Requirement: Reproduce verbatim the final portion of the material below, from the line containing "Which among these —" through its last line, and nothing else.

Rows:
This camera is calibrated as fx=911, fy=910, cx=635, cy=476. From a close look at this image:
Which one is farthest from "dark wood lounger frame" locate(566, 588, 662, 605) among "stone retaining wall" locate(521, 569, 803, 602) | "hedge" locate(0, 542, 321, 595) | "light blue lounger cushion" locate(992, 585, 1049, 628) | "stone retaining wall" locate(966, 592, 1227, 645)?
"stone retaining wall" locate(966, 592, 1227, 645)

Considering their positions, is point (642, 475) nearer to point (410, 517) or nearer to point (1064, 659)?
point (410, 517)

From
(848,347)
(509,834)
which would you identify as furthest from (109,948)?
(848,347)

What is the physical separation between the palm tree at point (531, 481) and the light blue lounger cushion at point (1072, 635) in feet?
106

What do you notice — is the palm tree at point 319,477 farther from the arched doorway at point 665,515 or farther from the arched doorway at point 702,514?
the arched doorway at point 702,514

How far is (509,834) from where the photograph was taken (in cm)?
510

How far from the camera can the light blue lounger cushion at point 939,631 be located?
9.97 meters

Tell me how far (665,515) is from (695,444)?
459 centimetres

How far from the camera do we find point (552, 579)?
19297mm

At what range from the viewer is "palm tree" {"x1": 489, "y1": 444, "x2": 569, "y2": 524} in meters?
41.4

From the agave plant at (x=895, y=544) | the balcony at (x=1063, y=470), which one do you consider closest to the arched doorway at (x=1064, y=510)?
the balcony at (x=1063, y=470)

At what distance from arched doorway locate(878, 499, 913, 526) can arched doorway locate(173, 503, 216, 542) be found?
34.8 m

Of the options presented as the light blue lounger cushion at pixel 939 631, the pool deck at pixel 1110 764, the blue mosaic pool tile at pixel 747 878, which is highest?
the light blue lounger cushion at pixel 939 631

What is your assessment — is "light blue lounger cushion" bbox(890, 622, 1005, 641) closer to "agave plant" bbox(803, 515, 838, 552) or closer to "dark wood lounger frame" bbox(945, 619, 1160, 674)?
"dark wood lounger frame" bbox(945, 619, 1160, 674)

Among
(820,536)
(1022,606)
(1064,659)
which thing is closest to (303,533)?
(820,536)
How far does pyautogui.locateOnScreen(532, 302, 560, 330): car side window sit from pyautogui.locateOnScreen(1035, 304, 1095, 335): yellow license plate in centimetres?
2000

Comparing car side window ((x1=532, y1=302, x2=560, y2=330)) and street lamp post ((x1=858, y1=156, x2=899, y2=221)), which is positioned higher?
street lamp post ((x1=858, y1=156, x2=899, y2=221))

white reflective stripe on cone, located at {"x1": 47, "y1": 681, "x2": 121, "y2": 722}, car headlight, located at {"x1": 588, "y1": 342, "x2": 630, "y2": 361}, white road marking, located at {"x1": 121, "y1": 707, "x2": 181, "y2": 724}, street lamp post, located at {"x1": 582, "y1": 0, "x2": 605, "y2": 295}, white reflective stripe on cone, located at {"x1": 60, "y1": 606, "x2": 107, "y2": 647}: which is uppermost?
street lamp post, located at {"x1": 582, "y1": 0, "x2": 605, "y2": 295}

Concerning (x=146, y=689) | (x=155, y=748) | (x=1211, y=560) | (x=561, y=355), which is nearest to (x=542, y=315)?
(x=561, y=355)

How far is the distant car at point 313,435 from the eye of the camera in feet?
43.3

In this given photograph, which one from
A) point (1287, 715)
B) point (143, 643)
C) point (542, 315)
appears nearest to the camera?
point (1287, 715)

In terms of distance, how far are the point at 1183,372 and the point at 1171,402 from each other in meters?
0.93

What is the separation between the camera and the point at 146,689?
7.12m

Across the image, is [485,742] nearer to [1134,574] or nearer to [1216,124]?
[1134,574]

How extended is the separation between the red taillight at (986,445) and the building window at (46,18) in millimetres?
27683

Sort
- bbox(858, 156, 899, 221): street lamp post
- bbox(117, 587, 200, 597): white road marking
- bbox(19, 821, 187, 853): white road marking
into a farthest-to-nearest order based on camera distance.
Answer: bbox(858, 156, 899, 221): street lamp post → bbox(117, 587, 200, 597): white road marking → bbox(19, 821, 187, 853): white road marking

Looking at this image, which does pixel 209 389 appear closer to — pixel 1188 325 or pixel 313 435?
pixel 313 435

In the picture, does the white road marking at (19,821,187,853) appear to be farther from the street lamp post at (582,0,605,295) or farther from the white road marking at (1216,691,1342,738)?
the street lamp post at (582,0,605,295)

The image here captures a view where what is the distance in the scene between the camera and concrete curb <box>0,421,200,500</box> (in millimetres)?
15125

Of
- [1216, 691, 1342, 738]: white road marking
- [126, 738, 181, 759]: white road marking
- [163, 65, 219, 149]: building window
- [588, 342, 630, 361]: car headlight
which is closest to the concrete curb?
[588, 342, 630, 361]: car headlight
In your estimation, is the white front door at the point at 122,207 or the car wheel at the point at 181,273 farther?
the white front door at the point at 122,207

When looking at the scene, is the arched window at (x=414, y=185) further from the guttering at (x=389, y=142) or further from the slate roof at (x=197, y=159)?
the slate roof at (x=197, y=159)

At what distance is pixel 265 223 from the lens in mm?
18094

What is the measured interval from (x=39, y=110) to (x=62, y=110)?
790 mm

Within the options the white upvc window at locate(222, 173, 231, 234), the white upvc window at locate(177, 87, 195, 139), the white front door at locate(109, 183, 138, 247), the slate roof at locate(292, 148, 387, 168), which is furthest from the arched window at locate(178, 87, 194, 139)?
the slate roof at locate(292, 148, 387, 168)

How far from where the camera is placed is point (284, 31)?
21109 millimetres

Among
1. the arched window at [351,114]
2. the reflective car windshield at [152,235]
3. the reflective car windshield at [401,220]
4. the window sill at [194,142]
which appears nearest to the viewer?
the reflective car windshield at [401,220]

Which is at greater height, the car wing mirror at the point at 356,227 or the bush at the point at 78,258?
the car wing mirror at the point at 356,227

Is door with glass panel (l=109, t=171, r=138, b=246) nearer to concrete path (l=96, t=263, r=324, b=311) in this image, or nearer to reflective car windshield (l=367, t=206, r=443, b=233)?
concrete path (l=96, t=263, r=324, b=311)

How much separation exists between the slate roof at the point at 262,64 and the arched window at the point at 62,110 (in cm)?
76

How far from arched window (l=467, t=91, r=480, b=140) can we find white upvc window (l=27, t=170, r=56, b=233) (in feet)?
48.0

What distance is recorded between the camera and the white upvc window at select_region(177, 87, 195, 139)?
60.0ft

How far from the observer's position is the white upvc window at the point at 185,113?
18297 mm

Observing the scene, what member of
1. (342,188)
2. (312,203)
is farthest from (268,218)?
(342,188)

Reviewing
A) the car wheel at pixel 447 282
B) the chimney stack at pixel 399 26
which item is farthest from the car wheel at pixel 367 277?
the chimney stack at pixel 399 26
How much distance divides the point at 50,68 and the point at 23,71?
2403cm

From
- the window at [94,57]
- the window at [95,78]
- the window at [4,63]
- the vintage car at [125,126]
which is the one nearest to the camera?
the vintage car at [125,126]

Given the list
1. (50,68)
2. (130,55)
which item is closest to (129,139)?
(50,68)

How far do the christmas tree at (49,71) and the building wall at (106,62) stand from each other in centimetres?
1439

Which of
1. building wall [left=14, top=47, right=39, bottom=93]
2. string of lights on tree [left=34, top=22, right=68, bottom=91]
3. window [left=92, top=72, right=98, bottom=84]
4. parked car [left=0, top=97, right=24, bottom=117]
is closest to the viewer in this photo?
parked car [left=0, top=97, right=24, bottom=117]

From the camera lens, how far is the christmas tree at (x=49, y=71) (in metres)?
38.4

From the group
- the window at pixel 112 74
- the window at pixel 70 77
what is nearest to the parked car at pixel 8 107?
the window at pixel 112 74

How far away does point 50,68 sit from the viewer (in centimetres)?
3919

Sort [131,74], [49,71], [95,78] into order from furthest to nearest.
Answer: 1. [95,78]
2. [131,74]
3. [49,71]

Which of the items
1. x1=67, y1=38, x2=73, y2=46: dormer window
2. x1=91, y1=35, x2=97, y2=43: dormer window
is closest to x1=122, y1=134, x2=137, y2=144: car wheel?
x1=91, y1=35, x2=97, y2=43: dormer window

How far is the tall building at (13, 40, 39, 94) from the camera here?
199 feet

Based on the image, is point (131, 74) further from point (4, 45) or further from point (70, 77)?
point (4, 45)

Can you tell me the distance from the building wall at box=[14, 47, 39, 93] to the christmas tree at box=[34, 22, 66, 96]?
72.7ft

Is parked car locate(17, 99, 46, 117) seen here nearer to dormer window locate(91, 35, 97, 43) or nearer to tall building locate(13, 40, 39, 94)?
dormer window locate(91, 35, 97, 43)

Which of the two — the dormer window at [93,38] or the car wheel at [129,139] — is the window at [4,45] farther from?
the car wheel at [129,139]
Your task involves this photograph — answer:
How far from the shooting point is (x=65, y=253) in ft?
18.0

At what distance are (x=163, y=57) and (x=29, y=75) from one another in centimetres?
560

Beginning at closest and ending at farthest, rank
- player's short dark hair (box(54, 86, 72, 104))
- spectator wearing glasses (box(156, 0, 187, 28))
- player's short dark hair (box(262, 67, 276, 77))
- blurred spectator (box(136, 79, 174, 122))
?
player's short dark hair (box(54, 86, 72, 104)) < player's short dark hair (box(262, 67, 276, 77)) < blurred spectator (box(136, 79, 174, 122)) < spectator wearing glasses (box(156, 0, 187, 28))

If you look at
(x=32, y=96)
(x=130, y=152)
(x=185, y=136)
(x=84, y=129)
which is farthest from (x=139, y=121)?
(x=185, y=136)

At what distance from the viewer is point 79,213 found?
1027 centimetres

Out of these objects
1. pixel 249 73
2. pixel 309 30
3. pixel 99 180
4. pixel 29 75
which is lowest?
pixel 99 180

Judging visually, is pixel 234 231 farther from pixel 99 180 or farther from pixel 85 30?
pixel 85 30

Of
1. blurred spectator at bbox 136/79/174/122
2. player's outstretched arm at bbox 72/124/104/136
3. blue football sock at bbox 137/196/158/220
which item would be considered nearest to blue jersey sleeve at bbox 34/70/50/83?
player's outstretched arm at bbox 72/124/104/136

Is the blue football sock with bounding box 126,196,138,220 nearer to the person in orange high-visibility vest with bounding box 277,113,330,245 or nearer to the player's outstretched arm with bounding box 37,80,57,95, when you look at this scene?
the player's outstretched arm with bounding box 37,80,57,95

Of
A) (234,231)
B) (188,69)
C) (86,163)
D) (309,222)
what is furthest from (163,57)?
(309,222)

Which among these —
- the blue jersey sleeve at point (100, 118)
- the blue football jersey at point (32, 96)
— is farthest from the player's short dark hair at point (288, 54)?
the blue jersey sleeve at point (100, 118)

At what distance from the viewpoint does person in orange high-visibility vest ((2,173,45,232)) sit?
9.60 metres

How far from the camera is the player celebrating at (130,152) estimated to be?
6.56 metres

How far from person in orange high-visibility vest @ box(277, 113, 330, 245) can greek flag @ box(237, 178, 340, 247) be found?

Completed exercise:
Which among these —
- the blue jersey sleeve at point (100, 118)
- the blue football jersey at point (32, 96)
— is farthest from the player's short dark hair at point (288, 54)?
the blue jersey sleeve at point (100, 118)

At what distance from the viewpoint does person in orange high-visibility vest ((2,173,45,232)) sit?
9.60 metres

How far from the camera is the player celebrating at (130,152) estimated to be?
6.56 metres

How far from person in orange high-visibility vest @ box(277, 113, 330, 245) can greek flag @ box(237, 178, 340, 247) be found?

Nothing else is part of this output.